Extract provided »
Daniel Langrand

Personal information
- Date of birth: 7 October 1921
- Place of birth: Tourcoing, France
- Date of death: 15 December 1998 (aged 77)
- Position: Goalkeeper

Senior career*
- Years: Team / Apps / (Gls)
- 1944–1947: Olympique avignonnais

Managerial career
- 1954–1964: AS Aulnoye-Aymeries
- 1964–1966: DC Bruxelles
- 1966–1969: Lille
- 1969–1973: Boulogne
- 1975–1979: Boulogne

= Daniel Langrand =

French footballer (1921–1998)

Daniel Pierre Langrand (7 October 1921 – 15 December 1998) was a French football player and coach.

He was born in Tourcoing, Nord, in October 1921. Langrand was goalkeeper for Olympique avignonnais, after World War II, and later became a coach.

He began his career in Belgium with SC Boussu-Bois before joining AA La Louvière. In 1954, he joined AS Aulnoye-Aymeries. He spent ten years at the avesnois club, before continuing his professional adventure at Daring Club de Bruxelles, in 1964.

Between April 1966 and 1969, he trained Lille OSC. After that, he managed the players of USG Boulogne until 1979.

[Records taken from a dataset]
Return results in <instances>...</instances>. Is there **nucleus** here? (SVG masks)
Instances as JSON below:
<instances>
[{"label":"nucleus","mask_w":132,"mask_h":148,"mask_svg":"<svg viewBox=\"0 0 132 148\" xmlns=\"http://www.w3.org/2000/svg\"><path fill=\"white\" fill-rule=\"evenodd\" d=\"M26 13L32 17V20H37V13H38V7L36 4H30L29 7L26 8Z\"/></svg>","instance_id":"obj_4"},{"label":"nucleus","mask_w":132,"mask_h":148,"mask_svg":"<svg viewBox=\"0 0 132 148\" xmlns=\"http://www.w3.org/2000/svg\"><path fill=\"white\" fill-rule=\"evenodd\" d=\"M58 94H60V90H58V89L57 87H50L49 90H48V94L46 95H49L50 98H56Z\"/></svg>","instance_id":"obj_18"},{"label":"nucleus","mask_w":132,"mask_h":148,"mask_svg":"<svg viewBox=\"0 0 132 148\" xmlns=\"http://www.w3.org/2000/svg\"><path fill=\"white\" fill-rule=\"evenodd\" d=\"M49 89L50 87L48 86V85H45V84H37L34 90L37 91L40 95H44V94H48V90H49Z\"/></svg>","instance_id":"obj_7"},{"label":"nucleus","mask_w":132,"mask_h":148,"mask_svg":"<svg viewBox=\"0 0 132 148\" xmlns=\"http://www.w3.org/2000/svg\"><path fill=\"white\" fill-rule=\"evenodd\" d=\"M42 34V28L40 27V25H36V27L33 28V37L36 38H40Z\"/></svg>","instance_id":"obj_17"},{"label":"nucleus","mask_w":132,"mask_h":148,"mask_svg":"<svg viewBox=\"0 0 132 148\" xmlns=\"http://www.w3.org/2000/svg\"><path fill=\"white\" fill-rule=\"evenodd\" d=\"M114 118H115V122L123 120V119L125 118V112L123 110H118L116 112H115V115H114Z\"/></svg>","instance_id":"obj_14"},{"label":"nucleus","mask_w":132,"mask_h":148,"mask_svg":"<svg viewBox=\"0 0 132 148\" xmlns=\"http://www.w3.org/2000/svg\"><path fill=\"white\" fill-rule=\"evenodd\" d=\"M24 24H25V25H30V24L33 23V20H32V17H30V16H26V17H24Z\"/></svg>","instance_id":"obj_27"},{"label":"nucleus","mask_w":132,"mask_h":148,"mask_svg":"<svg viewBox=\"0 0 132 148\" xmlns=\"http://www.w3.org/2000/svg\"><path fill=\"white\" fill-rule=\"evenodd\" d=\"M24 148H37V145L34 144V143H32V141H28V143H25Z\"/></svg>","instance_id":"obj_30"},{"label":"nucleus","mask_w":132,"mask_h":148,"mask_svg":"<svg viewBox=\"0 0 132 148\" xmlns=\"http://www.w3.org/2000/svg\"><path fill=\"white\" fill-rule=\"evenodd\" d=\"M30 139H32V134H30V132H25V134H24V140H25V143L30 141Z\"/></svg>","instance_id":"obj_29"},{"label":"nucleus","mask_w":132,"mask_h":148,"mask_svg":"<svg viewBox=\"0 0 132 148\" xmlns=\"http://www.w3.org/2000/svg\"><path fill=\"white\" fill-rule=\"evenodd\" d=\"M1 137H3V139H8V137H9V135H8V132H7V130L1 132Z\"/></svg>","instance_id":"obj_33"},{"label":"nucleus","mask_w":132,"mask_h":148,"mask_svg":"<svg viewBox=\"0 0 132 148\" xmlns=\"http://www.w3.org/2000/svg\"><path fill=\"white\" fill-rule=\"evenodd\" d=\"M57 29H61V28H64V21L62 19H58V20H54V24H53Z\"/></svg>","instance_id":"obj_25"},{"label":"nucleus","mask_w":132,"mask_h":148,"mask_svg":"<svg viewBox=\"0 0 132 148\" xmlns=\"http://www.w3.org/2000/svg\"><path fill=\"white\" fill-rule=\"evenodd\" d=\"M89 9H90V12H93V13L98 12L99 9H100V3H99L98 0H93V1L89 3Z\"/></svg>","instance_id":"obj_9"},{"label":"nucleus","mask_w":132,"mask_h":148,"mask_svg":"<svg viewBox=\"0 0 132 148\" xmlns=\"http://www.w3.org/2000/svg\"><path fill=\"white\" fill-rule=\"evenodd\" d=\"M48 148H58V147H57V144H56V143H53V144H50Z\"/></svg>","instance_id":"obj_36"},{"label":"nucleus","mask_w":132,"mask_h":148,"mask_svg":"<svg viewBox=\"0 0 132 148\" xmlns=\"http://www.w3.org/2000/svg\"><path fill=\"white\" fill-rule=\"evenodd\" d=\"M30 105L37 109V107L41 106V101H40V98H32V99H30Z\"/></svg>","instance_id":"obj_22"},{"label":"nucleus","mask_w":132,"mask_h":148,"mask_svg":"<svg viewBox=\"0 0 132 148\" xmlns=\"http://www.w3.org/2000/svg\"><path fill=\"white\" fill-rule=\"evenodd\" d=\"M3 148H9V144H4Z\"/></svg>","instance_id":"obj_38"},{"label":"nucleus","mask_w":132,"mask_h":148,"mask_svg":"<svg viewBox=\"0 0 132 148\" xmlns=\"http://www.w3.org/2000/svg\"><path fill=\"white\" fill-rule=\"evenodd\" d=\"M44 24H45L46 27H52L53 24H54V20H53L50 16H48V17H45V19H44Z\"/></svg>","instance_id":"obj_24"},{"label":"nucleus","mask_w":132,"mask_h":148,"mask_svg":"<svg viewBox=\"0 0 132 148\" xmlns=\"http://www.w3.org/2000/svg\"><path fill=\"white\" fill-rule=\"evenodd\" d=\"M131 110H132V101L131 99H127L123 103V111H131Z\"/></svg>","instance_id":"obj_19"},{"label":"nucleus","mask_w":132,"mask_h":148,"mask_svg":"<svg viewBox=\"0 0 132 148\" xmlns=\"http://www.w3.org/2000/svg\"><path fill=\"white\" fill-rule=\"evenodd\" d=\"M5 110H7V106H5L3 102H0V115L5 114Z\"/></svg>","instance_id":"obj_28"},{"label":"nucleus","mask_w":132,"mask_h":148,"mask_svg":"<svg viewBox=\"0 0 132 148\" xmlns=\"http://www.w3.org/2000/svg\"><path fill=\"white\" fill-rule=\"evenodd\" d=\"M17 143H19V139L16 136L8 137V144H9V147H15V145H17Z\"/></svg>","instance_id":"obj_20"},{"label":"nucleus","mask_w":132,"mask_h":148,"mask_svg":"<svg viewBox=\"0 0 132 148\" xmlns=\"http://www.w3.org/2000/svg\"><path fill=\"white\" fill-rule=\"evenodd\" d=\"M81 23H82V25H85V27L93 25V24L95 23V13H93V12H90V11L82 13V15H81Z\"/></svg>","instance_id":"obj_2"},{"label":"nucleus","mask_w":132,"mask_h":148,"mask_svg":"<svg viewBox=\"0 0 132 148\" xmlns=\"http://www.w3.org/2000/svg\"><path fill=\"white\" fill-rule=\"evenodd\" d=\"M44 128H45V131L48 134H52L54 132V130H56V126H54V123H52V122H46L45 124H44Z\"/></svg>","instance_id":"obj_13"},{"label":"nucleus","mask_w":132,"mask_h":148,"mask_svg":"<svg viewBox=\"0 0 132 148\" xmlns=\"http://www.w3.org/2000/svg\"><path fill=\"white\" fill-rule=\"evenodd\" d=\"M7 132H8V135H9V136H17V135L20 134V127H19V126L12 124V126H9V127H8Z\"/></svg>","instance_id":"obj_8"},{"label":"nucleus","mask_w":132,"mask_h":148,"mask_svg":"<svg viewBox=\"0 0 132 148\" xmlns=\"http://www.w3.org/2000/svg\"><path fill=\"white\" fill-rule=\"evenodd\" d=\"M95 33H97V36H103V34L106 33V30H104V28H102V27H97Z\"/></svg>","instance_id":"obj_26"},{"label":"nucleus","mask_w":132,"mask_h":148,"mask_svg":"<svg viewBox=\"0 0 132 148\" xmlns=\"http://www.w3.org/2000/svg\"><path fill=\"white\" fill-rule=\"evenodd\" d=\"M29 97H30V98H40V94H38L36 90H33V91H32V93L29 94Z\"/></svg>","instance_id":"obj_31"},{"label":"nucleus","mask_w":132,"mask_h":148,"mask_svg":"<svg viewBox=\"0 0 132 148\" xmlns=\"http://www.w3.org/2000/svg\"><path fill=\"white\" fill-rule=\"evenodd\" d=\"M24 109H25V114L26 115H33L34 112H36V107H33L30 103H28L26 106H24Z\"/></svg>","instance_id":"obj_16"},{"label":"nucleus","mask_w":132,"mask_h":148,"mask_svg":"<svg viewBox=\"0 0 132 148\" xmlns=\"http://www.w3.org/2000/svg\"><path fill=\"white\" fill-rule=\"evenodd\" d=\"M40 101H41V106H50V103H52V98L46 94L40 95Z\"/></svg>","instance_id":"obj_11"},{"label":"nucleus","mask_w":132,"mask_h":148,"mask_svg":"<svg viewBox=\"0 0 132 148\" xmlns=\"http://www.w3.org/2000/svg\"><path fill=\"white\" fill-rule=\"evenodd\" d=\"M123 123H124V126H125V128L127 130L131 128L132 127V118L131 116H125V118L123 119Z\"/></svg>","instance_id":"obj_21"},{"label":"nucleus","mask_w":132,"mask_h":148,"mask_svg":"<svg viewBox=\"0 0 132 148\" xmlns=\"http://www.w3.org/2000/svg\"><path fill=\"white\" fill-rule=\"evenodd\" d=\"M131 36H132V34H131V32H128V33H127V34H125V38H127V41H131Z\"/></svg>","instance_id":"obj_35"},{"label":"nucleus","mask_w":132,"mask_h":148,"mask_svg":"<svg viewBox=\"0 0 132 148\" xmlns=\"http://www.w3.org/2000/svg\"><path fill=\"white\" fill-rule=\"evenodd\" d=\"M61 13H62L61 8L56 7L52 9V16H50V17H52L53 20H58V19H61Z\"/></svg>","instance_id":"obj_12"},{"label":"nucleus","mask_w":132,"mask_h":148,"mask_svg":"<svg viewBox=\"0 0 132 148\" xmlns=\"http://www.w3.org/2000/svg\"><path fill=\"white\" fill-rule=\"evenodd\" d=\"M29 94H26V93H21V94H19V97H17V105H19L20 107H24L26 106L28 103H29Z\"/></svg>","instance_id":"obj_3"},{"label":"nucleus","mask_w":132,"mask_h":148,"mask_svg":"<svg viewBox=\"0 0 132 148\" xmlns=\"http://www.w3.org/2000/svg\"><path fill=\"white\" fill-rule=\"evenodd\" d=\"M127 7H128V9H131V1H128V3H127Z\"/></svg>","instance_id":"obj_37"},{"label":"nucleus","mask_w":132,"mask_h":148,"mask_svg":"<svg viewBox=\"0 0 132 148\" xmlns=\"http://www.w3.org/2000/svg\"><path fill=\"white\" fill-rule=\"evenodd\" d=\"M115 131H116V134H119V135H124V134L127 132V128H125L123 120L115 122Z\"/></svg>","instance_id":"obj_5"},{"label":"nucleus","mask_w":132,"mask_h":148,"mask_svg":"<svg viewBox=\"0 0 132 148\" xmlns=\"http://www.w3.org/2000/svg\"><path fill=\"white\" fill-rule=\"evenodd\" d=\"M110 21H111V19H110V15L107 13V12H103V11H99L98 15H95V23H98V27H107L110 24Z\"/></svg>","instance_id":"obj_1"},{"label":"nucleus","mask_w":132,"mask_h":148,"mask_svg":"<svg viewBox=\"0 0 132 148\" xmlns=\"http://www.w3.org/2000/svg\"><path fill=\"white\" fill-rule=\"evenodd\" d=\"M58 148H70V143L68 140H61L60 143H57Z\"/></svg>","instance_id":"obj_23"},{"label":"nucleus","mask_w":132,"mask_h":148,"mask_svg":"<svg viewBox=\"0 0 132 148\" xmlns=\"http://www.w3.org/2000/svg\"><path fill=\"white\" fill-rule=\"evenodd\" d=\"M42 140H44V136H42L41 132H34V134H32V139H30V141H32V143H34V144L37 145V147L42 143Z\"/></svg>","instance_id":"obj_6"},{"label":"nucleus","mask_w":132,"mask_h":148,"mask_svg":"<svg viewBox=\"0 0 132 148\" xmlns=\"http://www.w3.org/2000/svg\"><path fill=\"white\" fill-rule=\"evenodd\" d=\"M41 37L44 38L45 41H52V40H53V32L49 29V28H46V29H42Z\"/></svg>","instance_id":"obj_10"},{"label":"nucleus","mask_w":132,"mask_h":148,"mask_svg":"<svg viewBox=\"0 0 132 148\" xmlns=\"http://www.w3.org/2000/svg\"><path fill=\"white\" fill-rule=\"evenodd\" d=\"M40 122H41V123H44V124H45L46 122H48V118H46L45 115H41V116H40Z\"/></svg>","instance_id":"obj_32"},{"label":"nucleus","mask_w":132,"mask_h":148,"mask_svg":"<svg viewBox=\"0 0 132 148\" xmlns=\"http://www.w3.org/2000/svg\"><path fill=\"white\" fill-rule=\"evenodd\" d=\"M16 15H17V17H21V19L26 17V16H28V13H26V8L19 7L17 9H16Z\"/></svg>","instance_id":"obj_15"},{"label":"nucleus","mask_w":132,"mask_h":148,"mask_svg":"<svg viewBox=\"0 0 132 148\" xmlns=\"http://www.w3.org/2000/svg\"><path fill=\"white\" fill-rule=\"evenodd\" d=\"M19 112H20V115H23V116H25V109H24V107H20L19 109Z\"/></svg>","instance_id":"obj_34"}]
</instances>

Apply what you read »
(1) Answer these questions using the page about Daniel Langrand.
(a) In which town was Langrand born?
(b) What position did he play?
(c) Which club did he join in 1954?
(2) Duplicate the part of the page about Daniel Langrand that begins at the words "Personal information" and stops after the words "Apps / (Gls)".
(3) Translate this sentence from the page about Daniel Langrand into Spanish: "Between April 1966 and 1969, he trained Lille OSC."

Answers to the exercises »
(1)
(a) Tourcoing
(b) Goalkeeper
(c) AS Aulnoye-Aymeries

(2)
Personal information
- Date of birth: 7 October 1921
- Place of birth: Tourcoing, France
- Date of death: 15 December 1998 (aged 77)
- Position: Goalkeeper

Senior career*
- Years: Team / Apps / (Gls)

(3) Entre abril de 1966 y 1969, entrenó al Lille OSC.